While the ranks of pitchers aren’t being filled with so many budding superstars, we can’t discard the importance of the likes of Chris Paddack of San Diego and Mike Soroka of Atlanta can’t be discarded. Soroka is considered the top rookie pitcher, a 21 year old who’s 14-5 with a 2.70 ERA and 190 innings logged for the Braves so far. His WAR is 5.6.
Compound all these players in with last year’s rookie stars – Atlanta’s Ronald Acuna, Washington’s Juan Soto and Dodgers pitcher Walker Buehler and you have a remarkable class of newcomers who are dominating the game after only a few months on the field.
This may lead to problems for the league not too far down the road. The past couple of seasons have already seen a slower market for free agents, with fewer teams bidding and some veterans who were still capable of playing fairly decently (think Dallas Keuchel, Evan Gattis) missing out entirely by the start of the year. The union is quick to call “collusion”’ savvy owners have pointed out that more and more value is being added by young, low-paid players and too many long-term contracts to veterans have come back to bite them.
The end result of this is that the next labor negotiations after 2021’s season, could be quite nasty and contentious.
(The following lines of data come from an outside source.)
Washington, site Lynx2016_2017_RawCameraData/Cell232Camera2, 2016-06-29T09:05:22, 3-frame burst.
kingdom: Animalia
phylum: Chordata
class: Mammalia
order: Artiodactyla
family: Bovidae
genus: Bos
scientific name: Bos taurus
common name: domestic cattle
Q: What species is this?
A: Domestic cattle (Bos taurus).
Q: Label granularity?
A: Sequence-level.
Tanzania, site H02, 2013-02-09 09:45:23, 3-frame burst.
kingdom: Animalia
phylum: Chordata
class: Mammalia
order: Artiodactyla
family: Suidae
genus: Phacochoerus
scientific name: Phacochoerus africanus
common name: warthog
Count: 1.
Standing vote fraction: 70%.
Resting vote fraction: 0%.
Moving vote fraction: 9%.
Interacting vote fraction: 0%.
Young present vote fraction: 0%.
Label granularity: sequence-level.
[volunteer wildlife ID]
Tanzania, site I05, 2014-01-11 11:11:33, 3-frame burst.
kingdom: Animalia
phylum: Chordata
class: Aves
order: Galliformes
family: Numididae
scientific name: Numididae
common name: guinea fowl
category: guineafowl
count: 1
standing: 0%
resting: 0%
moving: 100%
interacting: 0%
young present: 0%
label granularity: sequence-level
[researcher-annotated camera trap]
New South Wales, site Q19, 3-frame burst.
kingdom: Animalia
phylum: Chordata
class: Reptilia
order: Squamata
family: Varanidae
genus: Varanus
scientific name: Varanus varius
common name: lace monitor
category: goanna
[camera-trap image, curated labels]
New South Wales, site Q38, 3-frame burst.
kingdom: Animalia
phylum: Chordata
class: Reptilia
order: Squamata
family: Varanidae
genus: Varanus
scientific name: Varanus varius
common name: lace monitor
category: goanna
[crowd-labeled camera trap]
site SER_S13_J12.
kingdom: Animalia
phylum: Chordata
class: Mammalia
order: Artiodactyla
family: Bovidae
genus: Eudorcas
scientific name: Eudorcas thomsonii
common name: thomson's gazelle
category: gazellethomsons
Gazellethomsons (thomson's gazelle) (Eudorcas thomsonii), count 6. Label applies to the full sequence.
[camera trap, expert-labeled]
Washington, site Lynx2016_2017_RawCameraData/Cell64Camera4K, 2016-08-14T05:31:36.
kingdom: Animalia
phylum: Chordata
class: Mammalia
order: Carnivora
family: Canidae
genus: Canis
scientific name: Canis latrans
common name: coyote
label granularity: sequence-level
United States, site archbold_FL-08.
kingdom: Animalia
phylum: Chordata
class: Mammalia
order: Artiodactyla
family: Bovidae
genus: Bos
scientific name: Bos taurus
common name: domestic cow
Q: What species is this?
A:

The union is going to be bitter, young stars are going to want a bigger piece of the pie and veterans are going to be fighting for rules to protect their ground. But that’s in the future.
For now, MLB has a unique opportunity. Never have so many young players on so many teams given their fans cause to celebrate. To root on the home team, buy new jerseys and learn a whole roster full of new names.
Basketball leaped forward in popularity with Michael Jordan; the NHL became popular in sunny Hollywood with Wayne Gretzky on ice and Tiger Woods made golf popular TV viewing for Gen X-ers. It’s been widely noted that baseball has failed to capitalize similarly on the great nature and outstanding performance of Mike Trout If it can’t sell one superstar, perhaps it can with eight or ten.
Job One for Rob Manfred this off-season should be getting together with PR consultants to figure out how to do just that. Because the MLB has a golden egg right now… they need to keep that goose healthy. If baseball can’t skyrocket in public interest by marketing Mike Trout, let’s hope it can with the combined effects of Guerrero, Tatis, Alonso, Bichette, Acuna and Alvaraez. The long-term well-being of the sport may rest on it being able to do so.